## THE TASK
The response should be an exact transcription of the data below, free of images.

## THE DATA
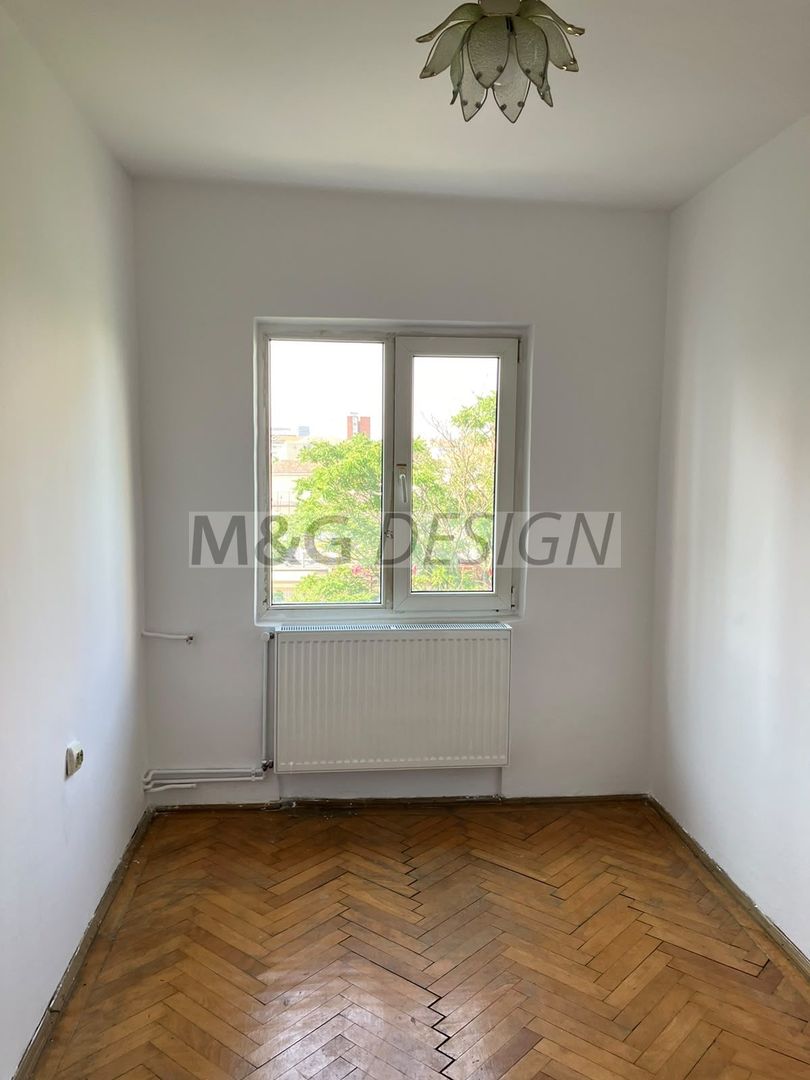 Ap 3 cam zona Circumvalatiunii - Gh lazar confort 1 centrala - Poză 15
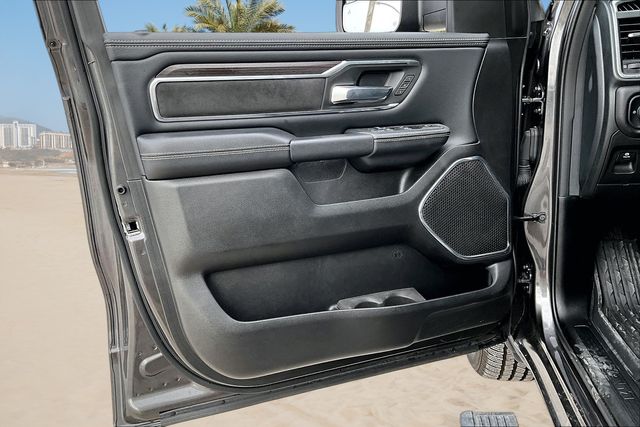 Thumbnail: 2026 RAM 1500 - 17
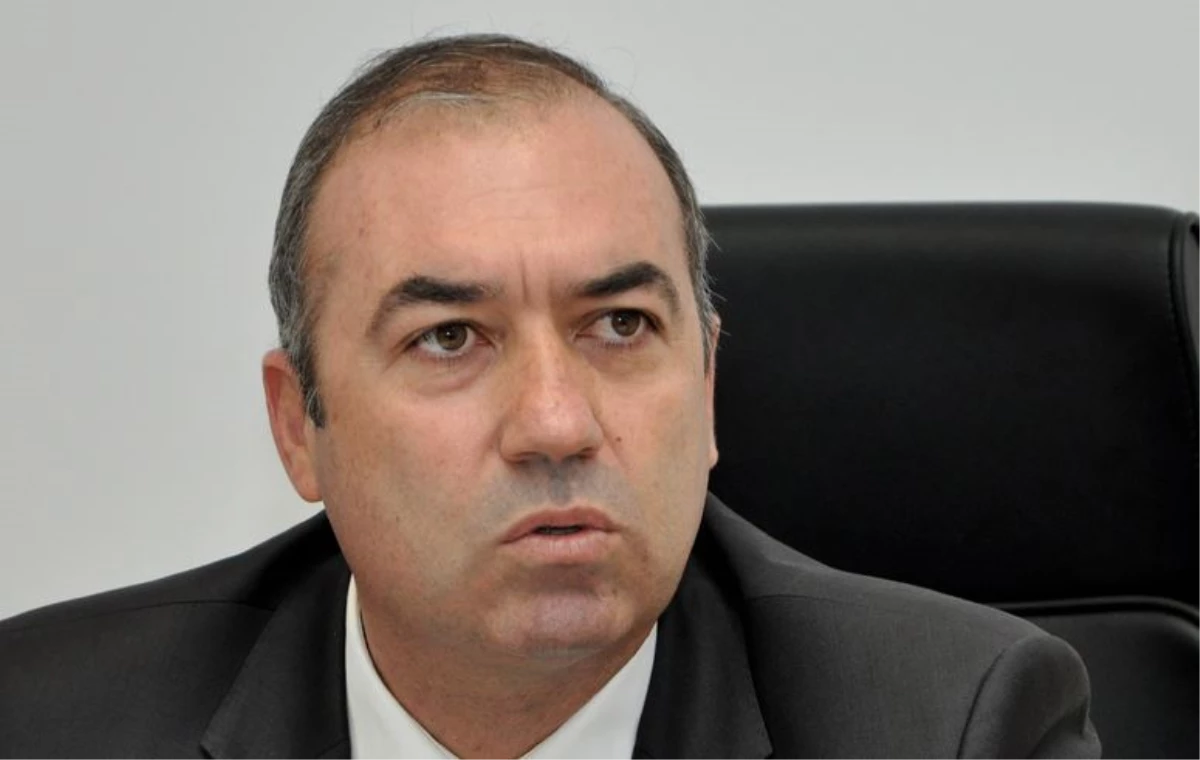 Kuzey Türk Futbol Federasyonu UEFA ve FIFA\'yı Göreve Çağırdı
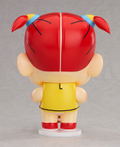 HAPPY2PEAS Soft Vinyl Figure: KINO-chan and Chikuwa Big Size thumbnail 5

## SOLUTION BELOW
 Ap 3 cam zona Circumvalatiunii - Gh lazar confort 1 centrala - Poză 15
 Thumbnail: 2026 RAM 1500 - 17
 Kuzey Türk Futbol Federasyonu UEFA ve FIFA\'yı Göreve Çağırdı
 HAPPY2PEAS Soft Vinyl Figure: KINO-chan and Chikuwa Big Size thumbnail 5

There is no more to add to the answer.